ARM native_client with GPU support

You are deeply confused. You dont need to build tensorflow pip package to build the deepspeech Python wheel :). Make sure you are using the proper build flags when you build, if you are targetting CUDA, any bazel build statement should have --config=cuda.

ah ha! i misparsed what you were saying, yeah.

i know i don’t need the TF wheels to build the deepspeech-gpu wheel. I know i do need the deepspeech-gpu wheel.

1 Like

Perfect, your wording was kind of unclear to me, I don’t want unclear instructions :slight_smile:

1 Like

@gvoysey I am bit confused at this moment.
If I understand what you said, you mean if I install the tensorflow-gpu from the pip and install deepspeech-gpu, I will have some troubles with it. As

but as per @lissyx, I won’t have issues using both of them together.

@saikishor i’ll defer to @lissyx here, but my point is simply that I do not believe that pip install deepspeech-gpu will work on an nvidia TX-class machine. (i’m pretty sure that pip install tensorflow-gpu won’t work on a TX either, but it’s moot)

If i’m wrong, i’ll be very happy, but I don’t think i am.

It would work if there were ARMv8 binaries for the system.
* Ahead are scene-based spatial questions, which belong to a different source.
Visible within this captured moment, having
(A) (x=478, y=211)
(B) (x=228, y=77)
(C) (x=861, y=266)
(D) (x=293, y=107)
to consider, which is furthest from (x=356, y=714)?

We don’t provide any for DeepSpeech, because this would require setting up ARMv8 cross-compilation and while it’s do-able, we have more important things to focus on. You can do pip install <deepspeech.whl> once you have built on your ARMv8 system the Python package, though :).

1 Like

@gvoysey Yes, I also believe that pip install tensorflow-gpu doesn’t work, so I am going to follow something that was explained as per Jetsonhacks. As Jetson TX-2 is of ARMv8 system and as per what @lissyx mentioned now:

I guess the pip install <deepspeech.whl> should work, as per what lissyx is referring to. I guess TX-1 is equipped with ARMv6, So this requires this setting I suppose. What do you think?.

Why do you keep wanting to install tensorflow-gpu package ? If you are only running inference, you don’t need that. You might want deepspeech-gpu, but again, read what I said above on that: we only provide for ARMv6, so no GPU. Follow native_client/README.md to build.

1 Like

@saikishor the tx-1 has Quad ARM® A57/2 MB L2; which are v8. https://developer.arm.com/products/processors/cortex-a/cortex-a57

1 Like

@lissyx do you recommend starting from DeepSpeech latest commit, or the v0.1.1 tag?

You should use master, that’s where all the fun is :). It’s bringing a lot of improvements as well …

got it. but pegged to https://github.com/mozilla/tensorflow@v1.5, right?

1 Like

@lissyx Thank you that was helpful, so now I should build for ARMv8 as per the guidelines mentioned in native_client/README.md with the GPU hacks presented by @gvoysey and @elpimous_robot and get the .whl built, and install it using pip.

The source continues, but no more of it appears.